How MySQL Uses Disk Space?
The MySQL server uses disk space in several ways, primarily for directories and files that are located in the data directory. The server uses the data directory to store all the following:
# Database directories. Each database corresponds to a single directory under the data directory, regardless of what types of tables you create in the database. For example, a given database is represented by one directory whether it contains MyISAM tables, InnoDB tables, or a mix of the two.
# Table format files (.frm files). Every table has its own .frm file, located in the appropriate database directory. This is true no matter which storage engine manages the table.
# Data and index files are created for each table by some storage engines. These files are placed in the appropriate database directory. For example, the MyISAM storage engine creates a datafile and an index file for each table. The BDB storage engine creates one file per table that includes both data and indexes.
# The InnoDB storage engine has its own tablespace and log files. The tablespace contains data and index information for all InnoDB tables, as well as the undo logs that are needed if a transaction must be rolled back. The log files record information about committed transactions and are used to ensure that no data loss occurs. By default, the tablespace and log files are located in the data directory. The default tablespace file is named ibdata1 and the default log files are named ib_logfile0 and ib_logfile1. General log files and status files.
How MySQL Uses Memory
The MySQL server allocates memory for various kinds of information as it runs:
# Thread handlers. The server is multithreaded, and a thread is like a small process running inside the server. For each client that connects, the server allocates a thread to it to handle the connection. Thus, thread is roughly synonymous with client connection. For performance reasons, the server maintains a small cache of thread handlers. If the cache is not full when a client disconnects, the thread is placed in the cache for later reuse. If the cache is not empty when a client connects, a thread from the cache is reused to handle the connection. Thread handler reuse avoids the overhead of repeated handler setup and teardown.
# The server uses several buffers (caches) to hold information in memory for the purpose of avoiding disk access when possible.
Some of these buffers are Grant tables.
# The server loads a copy of the grant tables into memory for fast access-control checking. Client access is checked for every query, so looking up privilege information in memory rather than from the grant tables on disk results in a significant reduction of disk access overhead.
# A key buffer is used to hold index blocks. By caching index blocks in memory, the server often can avoid reading index contents repeatedly from disk for index-based retrievals and other index-related operations such as sorts.
# The table cache holds descriptors for open tables. For frequently used tables, keeping the descriptors in the cache avoids having to open the tables again and again.
# The server supports a query cache that is used to speed up processing of queries that are issued repeatedly.
# The host cache holds the results of hostname resolution lookups. These results are cached to minimize the number of calls to the hostname resolver.
# The InnoDB storage engine logs information about current transactions in a memory buffer.

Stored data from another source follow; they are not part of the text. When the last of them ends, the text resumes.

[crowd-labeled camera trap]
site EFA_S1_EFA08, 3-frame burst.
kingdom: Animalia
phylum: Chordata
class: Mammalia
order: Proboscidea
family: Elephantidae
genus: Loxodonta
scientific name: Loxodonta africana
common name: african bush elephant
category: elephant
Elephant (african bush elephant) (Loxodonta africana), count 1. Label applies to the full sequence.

When a transaction commits, the log buffer is flushed to the InnoDB log files, providing a record on disk that can be used to recommit the transaction if it's lost due to a crash. If the transaction rolls back instead, the flush to disk need not be done at all.
There are no buffers specifically for caching table data because MySQL relies on the operating system to provide efficient caching when reading data from tables.
# The server maintains several buffers for each client connection. It uses a communications buffer for exchanging information with the client. It also maintains client-specific buffers for reading tables and for performing join and sort operations.
# The HEAP (MEMORY) storage engine creates tables that are held in memory. These tables are very fast because no transfer between disk and memory need be done to process queries on them.
# The server might create internal temporary tables in memory during the course of query processing. If the size of such a table exceeds the value of the tmp_table_size system variable, the server converts it to a MyISAM-format table on disk and increments its Created_tmp_disk_tables status variable.
Several SHOW statements enable you to check the sizes of various memory-related parameters. SHOW VARIABLES displays server system variables so that you can see how the server is set up. SHOW STATUS displays server status variables. The status indicators enable you to check the runtime state of caches, which can be useful for assessing the effectiveness with which they are being used and for determining whether you would be better off using larger (or in some cases smaller) buffers.
Server memory use can be tuned by setting buffer sizes using command-line options or in an option file that the server reads at startup time.